The book explores the wide gulf that exists between pro-choice and pro-life groups and the small but significant beliefs they share: women should be treated with respect and the fewer abortions, the better. The book also explores the tactics of right-to-life groups and how those tactics sometimes escalate the actions of a fringe element to commit murder to "prevent murder". For being so intimately tied to one side, as his father could easily have been one of the few doctors who have been killed for performing aborions, Eyal Press does a marvelous job in presenting both sides.

I found the book an outstanding example of telling the history of abortion in America in the late 20th century. And it makes a good case for why the issue won't soon fade into the past.



2 out of 5 stars Interesting book but can't buy the propaganda   June 20, 2006
 1 out of 22 found this review helpful

Of course Mr. Press views the abortion industry as an honorable profession. This book is an extremely biased justification of a horrible "procedure". I actually couldn't even finish the book.

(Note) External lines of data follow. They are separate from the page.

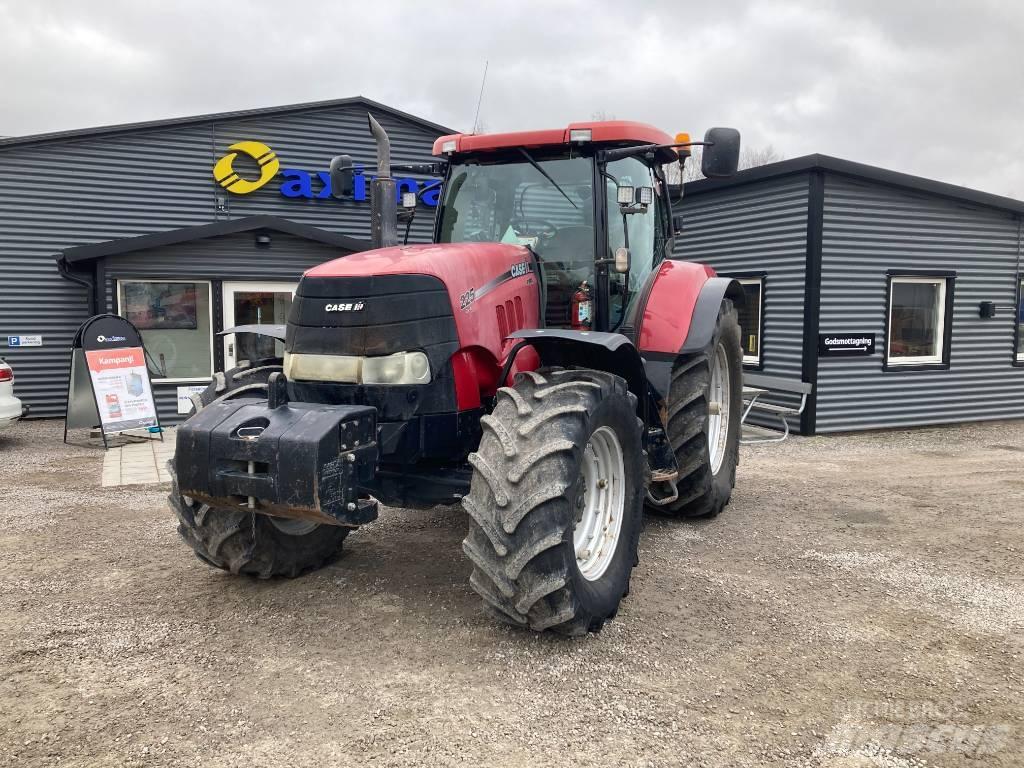 Case IH Puma 225 CVX 트랙터
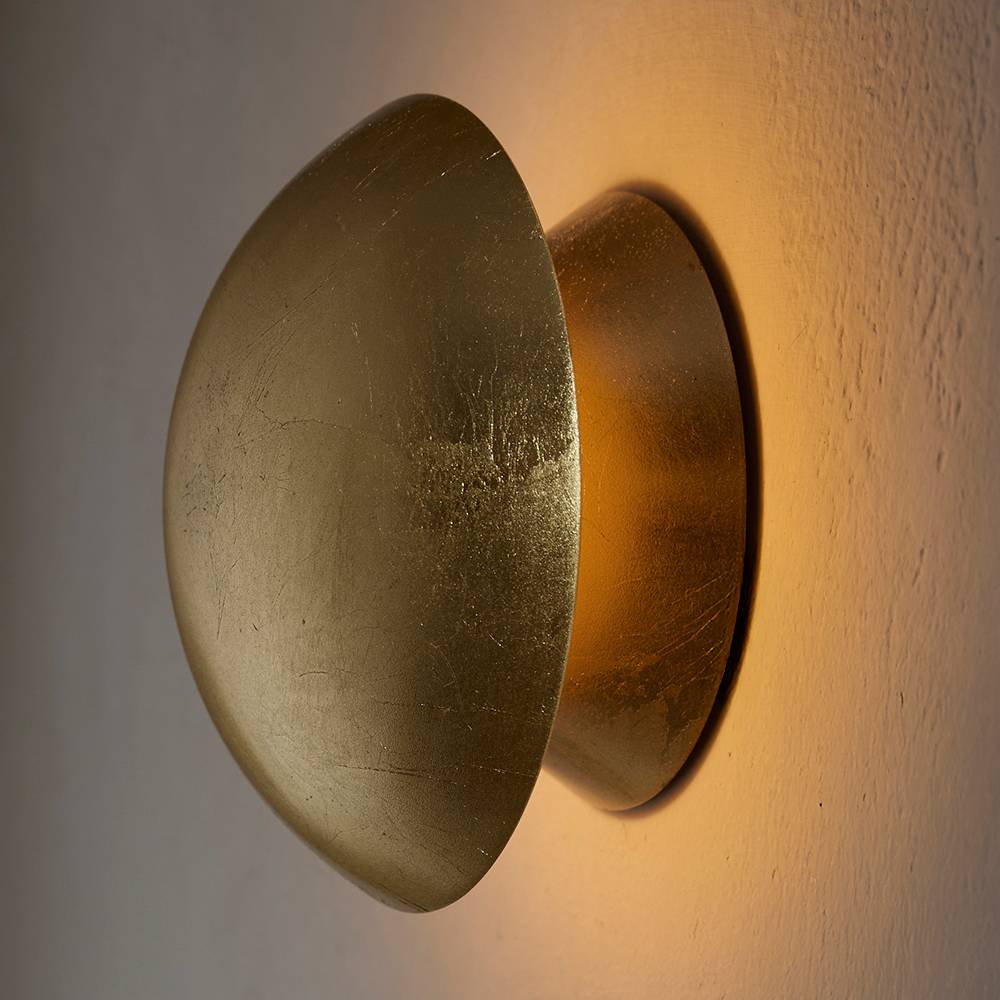 Sculptural Florko Mini Flush Mount — view 2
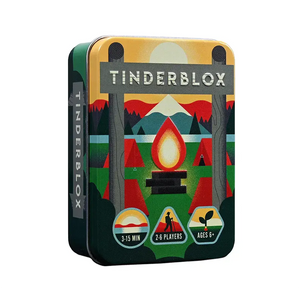 Tinderblox Stacking Game - Alley Cat Games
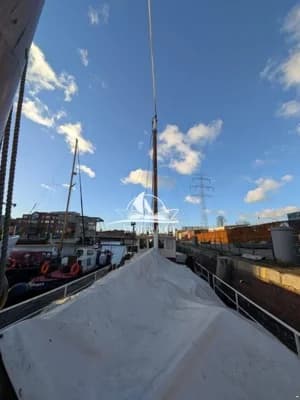 Lukas Mulder Werft Motor - Frachtewer 4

5 out of 5 stars MB Antics   June 3, 2006
 3 out of 5 found this review helpful

"The book is remarkably rational, reasonable, informative, and balanced."

Mr. West you might have kept your comments more focused. While I agree with you in large part you do a disservce to your opinions. I am not sure what incidence of VD has to do with what the otherwise admirable group of stats that you have gathered. Or for that matter, why you would bother dwelling in what is a murky a clearly impossible to settle personhood argument or an off-topic and probably paranoid Malthusian worry is beyond me. Nor are the reports that most women who have abortions free of psychological trauma any consolation to those that do.

Your key point deserves emphasis: the making of coercive law on the basis of the beliefs - mostly religious - of a subset of the population has no place in a free society. It would be nice though if we really lived in a free society.